Short-Term vs. Long-Term Marketing
Short-term marketing strategies, according to Launch-Marketing, are “those that produce a temporary boost in business and traffic.” Examples include reduced pricing promotions, group offers, pay-per-click advertising, and tradeshows. Each of these will gain new customers by convincing those who are wavering or introducing your product to your target market. When starting a business or introducing a new product, short-term marketing is crucial.
Long-term marketing strategies, according to Launch-Marketing, “establish brand awareness and continue to produce results even years down the road.” These strategies include search engine optimization, public relations, publishing and promoting content, and social media.
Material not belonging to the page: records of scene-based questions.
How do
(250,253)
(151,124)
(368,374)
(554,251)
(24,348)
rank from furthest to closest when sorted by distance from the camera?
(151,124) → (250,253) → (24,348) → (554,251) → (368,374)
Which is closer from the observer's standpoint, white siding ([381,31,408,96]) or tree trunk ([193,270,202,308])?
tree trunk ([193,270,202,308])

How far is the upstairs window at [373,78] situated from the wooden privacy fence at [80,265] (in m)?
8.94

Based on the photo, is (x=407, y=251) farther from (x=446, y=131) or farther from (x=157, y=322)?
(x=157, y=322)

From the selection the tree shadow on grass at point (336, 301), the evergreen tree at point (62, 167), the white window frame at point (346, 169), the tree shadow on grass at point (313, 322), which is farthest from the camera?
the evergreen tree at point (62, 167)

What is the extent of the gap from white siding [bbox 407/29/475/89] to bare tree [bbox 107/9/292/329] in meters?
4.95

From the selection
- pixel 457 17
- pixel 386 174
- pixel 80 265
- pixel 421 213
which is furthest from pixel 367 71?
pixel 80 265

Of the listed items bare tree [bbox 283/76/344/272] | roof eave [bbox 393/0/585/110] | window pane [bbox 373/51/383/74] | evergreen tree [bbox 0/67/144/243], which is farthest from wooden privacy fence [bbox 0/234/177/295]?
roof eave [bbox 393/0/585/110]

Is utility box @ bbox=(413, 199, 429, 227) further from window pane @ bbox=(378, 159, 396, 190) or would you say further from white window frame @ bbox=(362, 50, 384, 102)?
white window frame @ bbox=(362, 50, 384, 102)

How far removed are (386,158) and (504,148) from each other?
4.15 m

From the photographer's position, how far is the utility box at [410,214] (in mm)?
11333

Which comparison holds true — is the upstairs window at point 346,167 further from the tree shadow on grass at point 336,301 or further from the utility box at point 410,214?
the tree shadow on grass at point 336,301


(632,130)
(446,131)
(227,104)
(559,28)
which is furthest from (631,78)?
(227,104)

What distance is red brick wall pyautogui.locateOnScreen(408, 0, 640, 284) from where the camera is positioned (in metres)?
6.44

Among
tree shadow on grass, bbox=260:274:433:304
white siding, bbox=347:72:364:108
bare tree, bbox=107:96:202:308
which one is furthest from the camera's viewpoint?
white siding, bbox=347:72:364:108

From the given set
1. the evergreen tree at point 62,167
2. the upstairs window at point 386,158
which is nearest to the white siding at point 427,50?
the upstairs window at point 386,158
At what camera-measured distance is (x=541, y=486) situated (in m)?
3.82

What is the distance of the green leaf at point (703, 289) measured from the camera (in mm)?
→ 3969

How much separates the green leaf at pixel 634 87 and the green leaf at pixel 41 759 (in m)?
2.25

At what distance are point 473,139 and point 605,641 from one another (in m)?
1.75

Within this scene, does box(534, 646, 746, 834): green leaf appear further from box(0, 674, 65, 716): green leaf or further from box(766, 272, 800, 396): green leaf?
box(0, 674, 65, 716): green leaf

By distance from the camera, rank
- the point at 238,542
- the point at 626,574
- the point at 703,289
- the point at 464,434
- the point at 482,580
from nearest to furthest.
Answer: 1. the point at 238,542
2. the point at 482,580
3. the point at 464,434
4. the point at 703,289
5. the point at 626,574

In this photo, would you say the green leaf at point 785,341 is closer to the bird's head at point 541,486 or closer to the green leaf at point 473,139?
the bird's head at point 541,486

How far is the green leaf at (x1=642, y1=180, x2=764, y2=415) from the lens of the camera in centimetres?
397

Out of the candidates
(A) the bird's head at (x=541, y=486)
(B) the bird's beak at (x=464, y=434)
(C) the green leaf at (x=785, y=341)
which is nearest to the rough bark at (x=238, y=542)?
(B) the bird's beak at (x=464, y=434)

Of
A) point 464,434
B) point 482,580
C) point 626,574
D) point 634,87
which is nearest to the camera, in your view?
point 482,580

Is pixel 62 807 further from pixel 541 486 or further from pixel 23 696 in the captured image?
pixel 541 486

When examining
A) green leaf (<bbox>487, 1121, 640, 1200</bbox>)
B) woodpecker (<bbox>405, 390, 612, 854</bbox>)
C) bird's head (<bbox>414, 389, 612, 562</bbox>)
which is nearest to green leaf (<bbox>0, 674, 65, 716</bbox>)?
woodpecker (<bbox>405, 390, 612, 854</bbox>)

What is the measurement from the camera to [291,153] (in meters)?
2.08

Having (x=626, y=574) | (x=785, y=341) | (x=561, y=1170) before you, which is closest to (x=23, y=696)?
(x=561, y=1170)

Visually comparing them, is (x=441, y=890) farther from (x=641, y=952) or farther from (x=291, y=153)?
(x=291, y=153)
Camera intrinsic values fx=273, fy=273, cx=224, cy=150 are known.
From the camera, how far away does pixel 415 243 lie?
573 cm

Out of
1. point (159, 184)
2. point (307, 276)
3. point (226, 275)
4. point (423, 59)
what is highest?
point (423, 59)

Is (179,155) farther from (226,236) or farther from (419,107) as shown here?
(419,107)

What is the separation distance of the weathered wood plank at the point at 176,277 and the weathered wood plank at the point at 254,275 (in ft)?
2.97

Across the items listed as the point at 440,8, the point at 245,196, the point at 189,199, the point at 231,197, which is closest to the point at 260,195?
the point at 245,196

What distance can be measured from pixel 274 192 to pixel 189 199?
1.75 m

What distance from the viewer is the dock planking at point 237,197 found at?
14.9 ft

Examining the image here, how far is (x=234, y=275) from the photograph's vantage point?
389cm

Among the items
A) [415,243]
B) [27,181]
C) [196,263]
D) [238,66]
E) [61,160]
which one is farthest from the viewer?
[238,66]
Long-term marketing takes longer, but it establishes brand awareness and keeps your product or service at the forefront of customers’ minds.
Which is Better?
If you’re wondering which marketing strategies in which you should invest most of your time and budget, there is no clear answer. Using only long-term marketing will miss opportunities for introducing your product to new customers, while short-term strategies focus so much on price it may make customers disloyal. You should have a balance between long and short-term marketing, but according to WARC, “52% of advertisers are confident their organization has the right balance between long-term brand-building and short-term performance marketing.” This is concerning, and most likely an attributing factor of failing businesses. A perfect balance of long and short-term marketing will directly affect your organization’s financial performance.
Marketing and Budget
In order to continue to grow your business, you will need both types of marketing strategies as well as a pre-planned budget. According to Nick Mangiapane, chief marketing officer of Commerce Signals, “[m]ost marketers try to reserve at least 10% of their budget for testing and learning.” This means you need to reserve money for trial and error specifically for marketing strategies, both long and short-term.
If you want to know how your marketing decisions are affecting your finances, keep track of your strategies and the direct outcomes. Dedicate time and money to this process, and you will start to see results. Once you have those results, you can adjust accordingly.